- **Deine Aufgabe**:
Schreibst du aus dem BGH-Beschluss die Stelle wörtlich ab, die bei den Worten „Der 4. Strafsenat“ einsetzt und nach „den Feststellungen aufgehoben.“ aufhört?

- **Textauszug**:
Offensichtlicher Schreibfehler; Maßgebende Sitzungsniederschrift; Kenntnis der eigenhändigen Verwirklichung des Regelbeispiels

Bibliographie

Gericht
BGH
Datum
07.05.1998
Aktenzeichen
4 StR 88/98
Entscheidungsform
Beschluss
Referenz
WKRS 1998, 16377
Entscheidungsname
[keine Angabe]
ECLI
[keine Angabe]

Verfahrensgang

vorgehend
LG Stendal - 22.11.1996

Fundstelle

  • NStZ-RR 1999, 45 (Volltext mit red. LS)

Verfahrensgegenstand

gefährliche Körperverletzung u.a.

Der 4. Strafsenat des Bundesgerichtshofs hat
nach Anhörung des Generalbundesanwalts und des Beschwerdeführers
am 7. Mai 1998
gemäß § 349 Abs. 4 StPO
beschlossen:

Tenor:

Auf die Revision des Angeklagten wird das Urteil des Landgerichts Stendal vom 22. November 1996, soweit es ihn betrifft, mit den Feststellungen aufgehoben.

Die Sache wird zu neuer Verhandlung und Entscheidung, auch über die Kosten des Rechtsmittels, an das Amtsgericht Stendal - Jugendschöffengericht - zurückverwiesen.

Gründe

1

Das Landgericht hat den Angeklagten wegen "eines schweren Landfriedensbruchs in Tateinheit mit gefährlicher Körperverletzung und Sachbeschädigung" zu einer Freiheitsstrafe von zwölf Monaten verurteilt und die Vollstreckung der Freiheitsstrafe zur Bewährung ausgesetzt. Hiergegen wendet sich der Angeklagte mit seiner Revision. Er beanstandet das Verfahren und rügt die Verletzung sachlichen Rechts. Das Rechtsmittel führt auf die Sachrüge zur Aufhebung des Urteils; einer Entscheidung über die Verfahrensbeschwerden bedarf es deshalb nicht.

2

1.

Die Revisionsbegründungsfrist ist abgelaufen, der Senat kann in der Sache entscheiden. Weder das nicht fehlerfreie Rubrum (vgl. BGH NStZ 1989, 584) noch die Verwechslung mit früheren Mitangeklagten bei der Darstellung der persönlichen Verhältnisse führen zur Unwirksamkeit der Urteilszustellung. Das gleiche gilt für die zweimalige - dazu inhaltlich unterschiedliche - Aufnahme des den Angeklagten betreffenden Urteilstenors. Ein ordnungsgemäßer Berichtigungsbeschluß des Landgerichts ist allerdings, wie der Generalbundesanwalt zu Recht ausführt, nicht ergangen. Indessen liegt insoweit, als einmal - bei ansonsten identischem Wortlaut - eine Freiheitsstrafe von "neun Monaten" genannt wird, ein offensichtlicher Schreibfehler vor. Der authentische Wortlaut der Urteilsformel ergibt sich allein aus der nach § 274 StPO maßgebenden Sitzungsniederschrift (BGHR StPO § 274 Beweiskraft 10; Kroschel/Meyer-Goßner, Die Urteile in Strafsachen, 26. Aufl. S. 15 f.). Aus dem dort protokollierten, in Anwesenheit des Angeklagten und seiner Verteidigerin verkündeten Urteilstenor folgt, daß der Angeklagte zu einer Freiheitsstrafe von zwölf Monaten (mit Bewährung) verurteilt worden ist.

- **Ausgangsmaterial**:
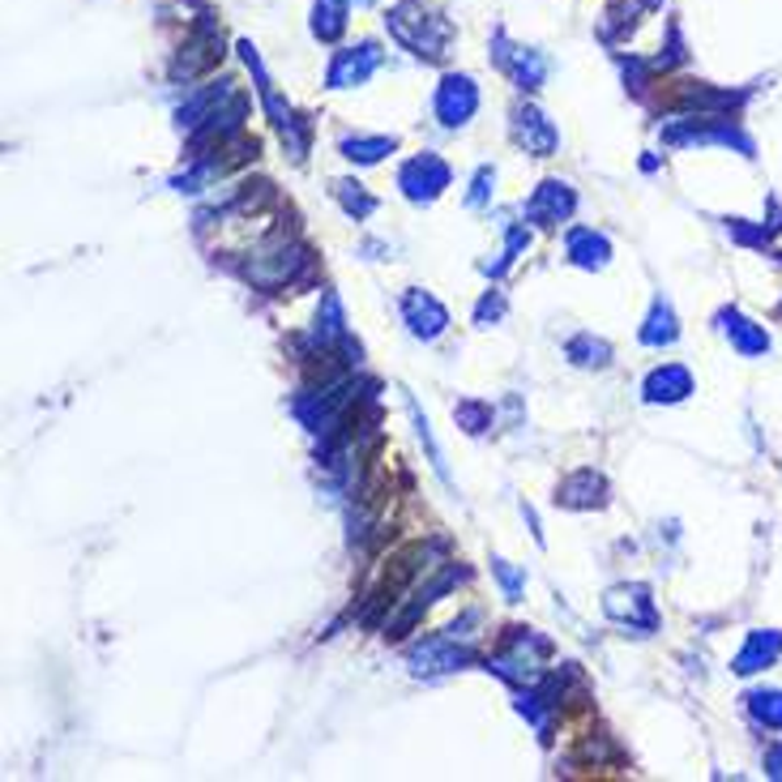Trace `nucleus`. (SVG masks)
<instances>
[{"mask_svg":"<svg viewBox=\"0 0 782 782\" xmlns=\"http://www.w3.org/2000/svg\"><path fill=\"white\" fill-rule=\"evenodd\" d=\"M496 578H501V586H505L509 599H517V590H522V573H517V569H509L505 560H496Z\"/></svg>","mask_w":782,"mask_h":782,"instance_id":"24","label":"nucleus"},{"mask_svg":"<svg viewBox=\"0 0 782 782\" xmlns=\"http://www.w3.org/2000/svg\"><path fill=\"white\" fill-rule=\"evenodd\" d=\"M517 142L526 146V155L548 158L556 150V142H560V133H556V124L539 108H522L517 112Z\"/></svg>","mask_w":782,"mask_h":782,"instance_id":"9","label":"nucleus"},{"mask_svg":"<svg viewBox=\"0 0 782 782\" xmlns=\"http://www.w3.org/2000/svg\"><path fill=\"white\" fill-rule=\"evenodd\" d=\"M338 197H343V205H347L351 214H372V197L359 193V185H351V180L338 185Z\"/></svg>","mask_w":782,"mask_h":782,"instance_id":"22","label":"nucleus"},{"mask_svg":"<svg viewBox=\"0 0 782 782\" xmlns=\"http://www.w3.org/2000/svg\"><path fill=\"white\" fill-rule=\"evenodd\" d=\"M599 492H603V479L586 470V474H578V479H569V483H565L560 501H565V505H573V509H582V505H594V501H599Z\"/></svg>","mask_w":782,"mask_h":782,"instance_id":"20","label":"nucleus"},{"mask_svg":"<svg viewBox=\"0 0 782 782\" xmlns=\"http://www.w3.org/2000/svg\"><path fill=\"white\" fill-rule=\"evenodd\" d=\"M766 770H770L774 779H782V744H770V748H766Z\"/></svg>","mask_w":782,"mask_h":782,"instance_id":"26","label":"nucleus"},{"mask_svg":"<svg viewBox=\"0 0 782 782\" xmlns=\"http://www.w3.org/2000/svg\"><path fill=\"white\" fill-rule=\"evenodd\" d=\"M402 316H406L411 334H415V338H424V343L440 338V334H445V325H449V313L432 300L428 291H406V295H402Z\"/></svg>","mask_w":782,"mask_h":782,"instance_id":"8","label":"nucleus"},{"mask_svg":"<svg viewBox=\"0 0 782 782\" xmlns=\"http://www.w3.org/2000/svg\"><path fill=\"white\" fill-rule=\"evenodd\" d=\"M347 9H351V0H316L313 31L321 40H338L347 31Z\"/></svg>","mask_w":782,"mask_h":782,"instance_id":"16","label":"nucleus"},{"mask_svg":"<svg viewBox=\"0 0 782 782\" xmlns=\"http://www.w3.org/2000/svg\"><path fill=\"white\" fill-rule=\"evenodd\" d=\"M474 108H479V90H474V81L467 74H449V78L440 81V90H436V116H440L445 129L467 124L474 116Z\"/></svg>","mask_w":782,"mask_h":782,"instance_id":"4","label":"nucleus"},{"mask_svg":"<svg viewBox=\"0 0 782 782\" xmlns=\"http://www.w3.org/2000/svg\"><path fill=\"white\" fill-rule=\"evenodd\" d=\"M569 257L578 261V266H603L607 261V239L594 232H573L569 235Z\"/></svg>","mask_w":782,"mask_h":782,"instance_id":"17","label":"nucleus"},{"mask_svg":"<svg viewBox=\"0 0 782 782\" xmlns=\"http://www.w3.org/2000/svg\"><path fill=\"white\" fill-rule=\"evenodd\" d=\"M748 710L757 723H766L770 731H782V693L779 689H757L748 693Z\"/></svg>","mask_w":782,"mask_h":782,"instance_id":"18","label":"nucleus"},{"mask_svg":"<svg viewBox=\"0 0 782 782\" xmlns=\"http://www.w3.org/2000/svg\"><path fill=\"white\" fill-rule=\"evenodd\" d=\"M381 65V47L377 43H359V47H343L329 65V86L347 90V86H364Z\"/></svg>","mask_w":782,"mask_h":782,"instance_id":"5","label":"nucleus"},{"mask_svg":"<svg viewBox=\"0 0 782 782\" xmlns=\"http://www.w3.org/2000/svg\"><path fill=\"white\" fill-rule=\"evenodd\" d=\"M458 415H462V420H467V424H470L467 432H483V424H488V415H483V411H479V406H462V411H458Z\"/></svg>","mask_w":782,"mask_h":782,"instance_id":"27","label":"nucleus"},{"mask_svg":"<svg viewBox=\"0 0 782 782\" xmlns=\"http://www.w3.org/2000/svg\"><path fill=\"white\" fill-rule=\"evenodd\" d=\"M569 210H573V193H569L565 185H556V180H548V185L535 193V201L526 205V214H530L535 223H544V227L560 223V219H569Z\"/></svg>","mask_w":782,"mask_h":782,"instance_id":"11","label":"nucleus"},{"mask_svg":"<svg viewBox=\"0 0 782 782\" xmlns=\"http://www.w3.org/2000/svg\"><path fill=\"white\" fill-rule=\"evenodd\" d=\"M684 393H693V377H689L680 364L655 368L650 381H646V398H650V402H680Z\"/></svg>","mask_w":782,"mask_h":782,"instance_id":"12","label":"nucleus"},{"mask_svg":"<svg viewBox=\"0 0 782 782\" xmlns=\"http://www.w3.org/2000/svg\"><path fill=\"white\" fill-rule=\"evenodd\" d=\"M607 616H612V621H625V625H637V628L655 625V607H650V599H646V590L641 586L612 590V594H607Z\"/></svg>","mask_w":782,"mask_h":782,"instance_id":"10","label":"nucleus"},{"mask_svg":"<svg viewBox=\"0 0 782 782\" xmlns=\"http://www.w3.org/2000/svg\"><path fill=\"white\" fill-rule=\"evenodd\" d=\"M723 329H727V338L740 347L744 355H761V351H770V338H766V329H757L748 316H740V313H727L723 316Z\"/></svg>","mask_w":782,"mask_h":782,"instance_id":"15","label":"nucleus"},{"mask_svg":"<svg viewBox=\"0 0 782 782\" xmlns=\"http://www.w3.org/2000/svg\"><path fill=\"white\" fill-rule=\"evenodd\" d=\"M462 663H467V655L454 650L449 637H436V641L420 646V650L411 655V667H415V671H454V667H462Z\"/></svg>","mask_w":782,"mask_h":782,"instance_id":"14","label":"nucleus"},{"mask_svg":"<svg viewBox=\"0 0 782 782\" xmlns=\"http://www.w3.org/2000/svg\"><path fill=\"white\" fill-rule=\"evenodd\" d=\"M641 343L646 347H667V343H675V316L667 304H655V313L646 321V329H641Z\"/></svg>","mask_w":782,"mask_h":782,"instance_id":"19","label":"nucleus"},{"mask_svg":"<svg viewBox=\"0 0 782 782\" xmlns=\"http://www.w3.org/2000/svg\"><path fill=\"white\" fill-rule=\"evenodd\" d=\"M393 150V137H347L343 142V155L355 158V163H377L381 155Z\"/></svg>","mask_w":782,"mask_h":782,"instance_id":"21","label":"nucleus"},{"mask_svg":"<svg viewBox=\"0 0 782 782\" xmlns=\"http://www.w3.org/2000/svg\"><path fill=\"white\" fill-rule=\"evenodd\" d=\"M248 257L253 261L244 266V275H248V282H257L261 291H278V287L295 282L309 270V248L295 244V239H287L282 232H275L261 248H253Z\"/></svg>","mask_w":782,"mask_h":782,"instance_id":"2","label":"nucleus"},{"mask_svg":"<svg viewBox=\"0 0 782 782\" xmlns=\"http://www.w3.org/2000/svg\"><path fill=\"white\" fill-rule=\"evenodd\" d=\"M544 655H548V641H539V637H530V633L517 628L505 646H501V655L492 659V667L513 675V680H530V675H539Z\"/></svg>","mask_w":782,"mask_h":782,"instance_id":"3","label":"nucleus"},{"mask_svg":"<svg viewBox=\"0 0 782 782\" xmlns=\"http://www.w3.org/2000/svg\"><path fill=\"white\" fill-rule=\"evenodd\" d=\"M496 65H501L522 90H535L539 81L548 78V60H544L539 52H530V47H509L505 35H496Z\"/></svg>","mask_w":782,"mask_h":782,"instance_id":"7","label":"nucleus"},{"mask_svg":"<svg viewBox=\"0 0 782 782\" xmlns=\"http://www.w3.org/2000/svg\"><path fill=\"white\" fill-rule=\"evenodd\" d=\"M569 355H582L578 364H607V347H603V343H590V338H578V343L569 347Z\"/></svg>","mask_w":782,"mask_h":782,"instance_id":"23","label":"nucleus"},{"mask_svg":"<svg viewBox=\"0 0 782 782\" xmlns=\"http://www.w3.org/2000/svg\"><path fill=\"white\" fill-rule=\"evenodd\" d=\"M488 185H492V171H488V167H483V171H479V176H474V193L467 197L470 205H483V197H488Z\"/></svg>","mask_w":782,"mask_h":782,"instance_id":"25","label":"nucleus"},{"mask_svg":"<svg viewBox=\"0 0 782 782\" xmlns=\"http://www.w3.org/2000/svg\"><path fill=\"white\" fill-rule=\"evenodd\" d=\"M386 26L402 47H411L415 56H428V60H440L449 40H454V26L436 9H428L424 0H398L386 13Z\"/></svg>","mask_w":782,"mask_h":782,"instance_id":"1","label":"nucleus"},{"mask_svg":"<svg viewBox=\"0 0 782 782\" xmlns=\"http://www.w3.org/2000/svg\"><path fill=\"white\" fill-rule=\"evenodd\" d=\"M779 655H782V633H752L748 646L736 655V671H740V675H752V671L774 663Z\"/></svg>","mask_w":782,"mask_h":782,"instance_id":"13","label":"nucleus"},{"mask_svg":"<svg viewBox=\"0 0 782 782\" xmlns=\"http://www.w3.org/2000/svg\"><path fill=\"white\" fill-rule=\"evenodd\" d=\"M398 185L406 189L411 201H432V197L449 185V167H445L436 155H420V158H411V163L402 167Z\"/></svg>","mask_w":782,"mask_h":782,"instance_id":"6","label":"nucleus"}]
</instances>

- **Ergebnis**:
Der 4. Strafsenat des Bundesgerichtshofs hat
nach Anhörung des Generalbundesanwalts und des Beschwerdeführers
am 7. Mai 1998
gemäß § 349 Abs. 4 StPO
beschlossen:

Tenor:

Auf die Revision des Angeklagten wird das Urteil des Landgerichts Stendal vom 22. November 1996, soweit es ihn betrifft, mit den Feststellungen aufgehoben.